Bioassay-guided fractionation of a chloroform-soluble extract of Garcinia mangostana stem bark, using the HT-29 human colon cancer cell line and an enzyme-based ELISA NF-kappaB assay, led to the isolation of a new xanthone, 11-hydroxy-3-O-methyl-1-isomangostin (1). The structure of 1 was elucidated by spectroscopic data analysis. In addition, 10 other known compounds, 11-hydroxy-1-isomangostin (2), 11alpha-Mangostanin (3), 3-isomangostin (4), alpha-mangostin (5), beta-mangostin (6), garcinone D (7), 9-hydroxycalabaxanthone (8), 8-deoxygartanin (9), gartanin (10), and cratoxyxanthone (11), were isolated. Compounds 4-8 exhibited cytotoxicity against the HT-29 cell line with ED50 values of 4.9, 1.7, 1.7, 2.3, and 9.1 microM, respectively. In an ELISA NF-kappaB assay, compounds 5-7, 9, and 10 inhibited p65 activation with IC50 values of 15.9, 12.1, 3.2, 11.3, and 19.0 microM, respectively, and 6 showed p50 inhibitory activity with an IC50 value of 7.5 microM. Alpha-mangostin (5) was further tested in an in vivo hollow fiber assay, using HT-29, LNCaP, and MCF-7 cells, but it was found to be inactive at the highest dose tested (20 mg/kg).

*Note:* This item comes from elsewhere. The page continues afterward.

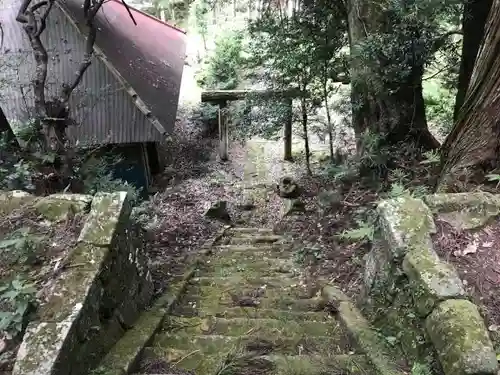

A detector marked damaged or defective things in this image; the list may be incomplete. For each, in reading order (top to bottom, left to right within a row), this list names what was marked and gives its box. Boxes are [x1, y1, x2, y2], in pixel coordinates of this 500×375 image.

rusty metal roof [0, 0, 186, 145]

Xanthones with quinone reductase-inducing activity from the fruits of Garcinia mangostana (Mangosteen).[Pubmed:17991497]

Phytochemistry. 2008 Feb;69(3):754-8.

Bioactivity-guided fractionation of a dichloromethane-soluble extract of Garcinia mangostana fruits has led to the isolation and identification of five compounds, including two xanthones, 1,2-dihydro-1,8,10-trihydroxy-2-(2-hydroxypropan-2-yl)-9-(3-methylbut-2-enyl)furo[3,2-a]xanthen-11-one (1) and 6-deoxy-7-demethylMangostanin (2), along with three known compounds, 1,3,7-trihydroxy-2,8-di-(3-methylbut-2-enyl)xanthone (3), Mangostanin (4), and alpha-mangostin (5). The structures of compounds 1 and 2 were determined from analysis of their spectroscopic data. All isolated compounds in the present study together with eleven other compounds previously isolated from the pericarp of mangosteen, were tested in an in vitro quinone reductase-induction assay using murine hepatoma cells (Hepa 1c1c7) and an in vitro hydroxyl radical antioxidant assay. Of these, compounds 1-4 induced quinone reductase (concentration to double enzyme induction, 0.68-2.2microg/mL) in Hepa 1c1c7 cells and gamma-mangostin (6) exhibited hydroxyl radical-scavenging activity (IC50, 0.20microg/mL).